In the article on NFL Films narration, how many years was Harry Kalas the voice of NFL Films?

**PAGE TEXT:**

******

But his boss sees it as more of an olive one.

“The narrator is sort of like the olive in the martini,” said Steve Sabol, NFL Films president. “It sort of finishes off the drink the right way. It’s not the entire drink, but you need the lemon slice, the olive in the end to make it complete.”

Graham, 44, took over this season in place of his friend and former Philadelphia Phillies broadcast partner, Harry Kalas, who was the voice of NFL Films for 32 years until his death last April. Kalas succeeded the legendary John Facenda, nicknamed the “Voice of God.”

“I always used to say that if the Last Supper had had an after-dinner speaker, Facenda would have been the guy,” Sabol said.

That’s not Graham.

“My voice is not John Facenda’s, nor will it ever be, nor will anyone’s ever be,” Graham said in a phone interview. “My voice is not Harry Kalas’ voice.

“I think that what they’re looking for with a narrator now is, with so much sound that’s coming from the sidelines, so many different audibles that are going on, all of the music, the brilliant writing, they want a sort of steady baseline to what they’re doing.”

And Graham is happy to provide that, even though he never expected to be in this position.

“It’s not my dream job, and the reason for that is because I always saw this as unattainable,” he said. “I was a baseball announcer, and that was a dream job because it was something I wanted to be from the time I was a kid. But since I was a kid, I’ve held NFL Films in complete reverence.

******

**SUPPLIED MATERIAL:**
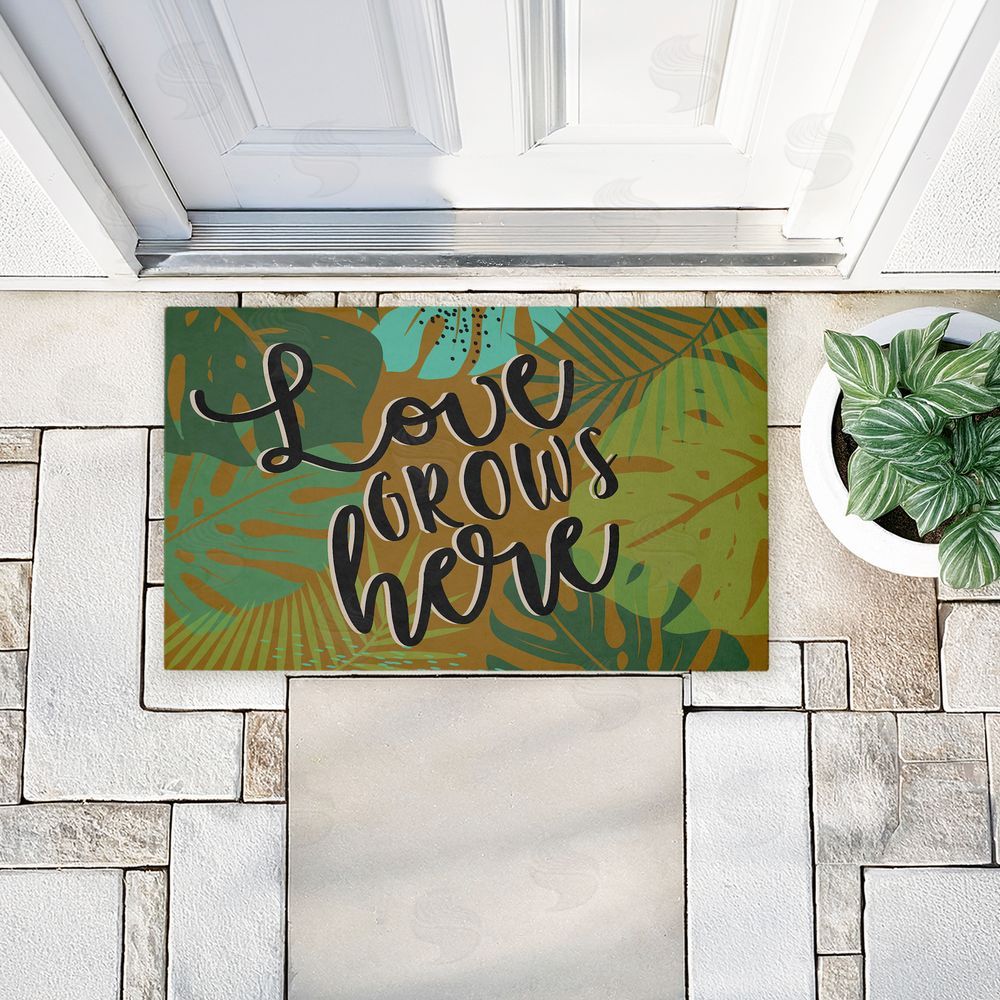 Angela Nickeas | Love Grows Here Leaves Non-Woven Door Mat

******

**RESULT OF THIS TASK:**
32 years.